Doktorunun onayıyla oruç tutabilen kalp hastalarının beslenmede nelere dikkat etmesi gerektiğine değinen Uzm. Dr. Amasyalı, "Kimi hasta uzun süren açlığın tesiriyle iftarda ağır ve çok yerken kimisi ise oruç sırasında açlığa dayanabilmek için sahurda çok yemek yemektedir. Halbuki, ağır bir yemek sonrası taşikardi, iskemi, hipertansif atak gelişebilir. Hatta çalışmalarda ağır yağlı yemekler sonrası salınan sitokinler sonucunda tromboz eğiliminin arttığı akut koroner sendrom geliştiği gösterilmiştir. Bu yüzden hastalarımıza iftar ve sahurda yediklerinin ve ölçüsünün kalp damar sıhhati için çok kıymetli olduğunu anlatmak gereklidir. Ramazanda acil servise müracaatlar, iftar sonrası birinci birkaç saatte artmaktadır. Bunun iftarda tüketilen besinlere bağlı olduğu düşünülmektedir. Kalp ve damar hastaları, Ramazan boyunca iki öğün yerine üç öğün yemek yemelidirler. Bu üç öğün iftar, iftardan 2-3 saat sonra ve sahur biçiminde olmalıdır. Bu sayede öğün ölçüsü bölündüğünden hastanın kardiyak yükü artmamış olacaktır.
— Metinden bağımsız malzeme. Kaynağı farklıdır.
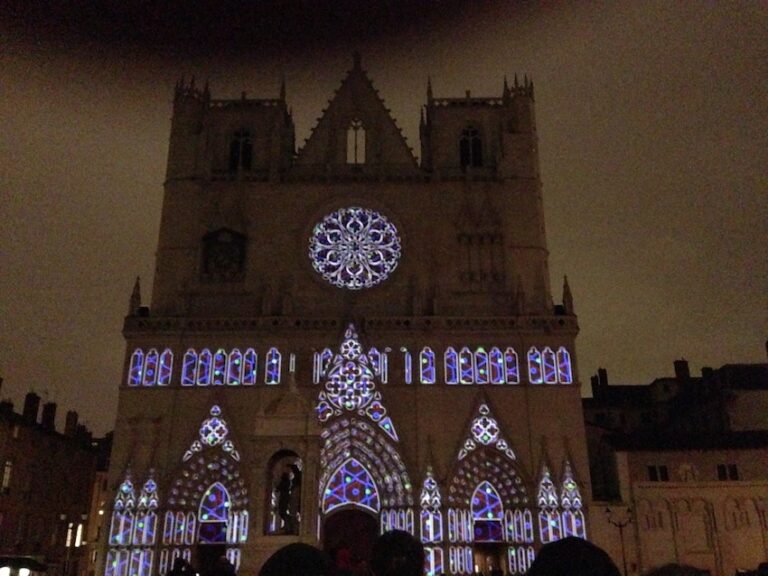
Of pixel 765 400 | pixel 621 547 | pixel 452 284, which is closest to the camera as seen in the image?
pixel 621 547

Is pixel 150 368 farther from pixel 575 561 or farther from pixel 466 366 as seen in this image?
pixel 575 561

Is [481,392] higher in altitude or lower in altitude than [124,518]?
higher

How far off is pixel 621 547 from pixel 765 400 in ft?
55.7

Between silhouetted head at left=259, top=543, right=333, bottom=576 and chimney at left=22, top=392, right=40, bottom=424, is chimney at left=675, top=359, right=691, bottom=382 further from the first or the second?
silhouetted head at left=259, top=543, right=333, bottom=576

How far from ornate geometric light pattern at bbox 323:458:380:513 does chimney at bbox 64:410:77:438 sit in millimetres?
22605

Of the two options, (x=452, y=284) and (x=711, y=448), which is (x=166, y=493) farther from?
(x=711, y=448)

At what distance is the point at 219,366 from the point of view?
3466 centimetres

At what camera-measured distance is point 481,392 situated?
3409cm

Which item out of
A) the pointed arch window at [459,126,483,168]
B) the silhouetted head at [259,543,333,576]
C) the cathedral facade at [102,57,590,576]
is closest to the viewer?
the silhouetted head at [259,543,333,576]

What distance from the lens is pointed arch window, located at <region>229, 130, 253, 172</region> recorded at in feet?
132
Bilhassa koroner arter hastalarında iftarda fazla ölçüde yağlı ve rafine karbonhidrat içeren besin tüketimi, gastrointestinal sistemde kan göllenmesine neden olarak koroner iskemiyi tetikleyebilecektir" tabirlerini kullandı.
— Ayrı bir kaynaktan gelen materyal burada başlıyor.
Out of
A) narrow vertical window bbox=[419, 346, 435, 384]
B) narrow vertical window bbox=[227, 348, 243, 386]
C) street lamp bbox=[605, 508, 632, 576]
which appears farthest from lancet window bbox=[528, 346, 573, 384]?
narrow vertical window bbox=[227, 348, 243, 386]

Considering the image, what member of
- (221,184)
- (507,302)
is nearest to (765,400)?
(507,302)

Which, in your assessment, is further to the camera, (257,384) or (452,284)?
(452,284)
"İşlenmiş besinlerden uzak durulmalı"
İftar ve sahurda nelere dikkat edilmesi gerektiğini anlatan Uzm. Dr. Amasyalı şunları söyledi:
"Bu öğünlerde sindirimi uzun süren besinlerde seçilmesi gerekmektedir. Lifli, proteinden varlıklı yüklü zerzevat ve meyveden oluşan öğünler uzun periyodik (yaklaşık 8 saat) sindirime uğrarken tokluk hissinin de uzun vadeli olmasını sağlayacak; bilakis işlenmiş karbonhidrat içeren şekerli, unlu besinler ise kısa müddette sindirime uğrayacağından (yaklaşık 3 saat) kısa müddette açlık hissedilmesine neden olacaktır. İşlenmiş karbonhidrat (şekerli besinler, börek, çörek, baklava, makarna, kurabiye, reçel vb.) yerine fasulye, bezelye, nohut, mercimek üzere zerzevat yemekleri tercih edilmeli. Asitli meşrubatlardan uzak durulmalı. Sahura kalkmadan oruç tutulmamalıdır. Sonuç olarak, oruç tutmanın KV sistem üzerine olumlu tesirleri gösterilmiştir ve genel olarak stabil KV hastalıkların seyrinde kötüleşmeye neden olmamaktadır. Birçok stabil kardiyak hasta, ilaç tedavisinin düzenlenmesi ve doktor denetimi altında olmaları koşuluyla problemsiz olarak oruç tutabilmektedirler. Kardiyak hastalar kesinlikle Ramazan öncesi kardiyolog tarafından kıymetlendirilerek ferdi olarak oruç tutup tutamayacaklarına karar verilmeli, bu karar verilirken hastaların genel durumu, ilaç tedavisi, iklim kuralları göz önünde bulundurulmalıdır. Kardiyak hastalıkların diyabet ve/veya renal hastalıklarla bir arada olabileceği de göz önünde bulundurulmalı ve bu türlü hastalarda karar endokrinoloji ve nefroloji uzmanıyla bir arada verilmelidir."

Yorum Yaz

Gönderdiğiniz yorum moderasyon ekibi tarafından incelendikten sonra yayınlanacaktır.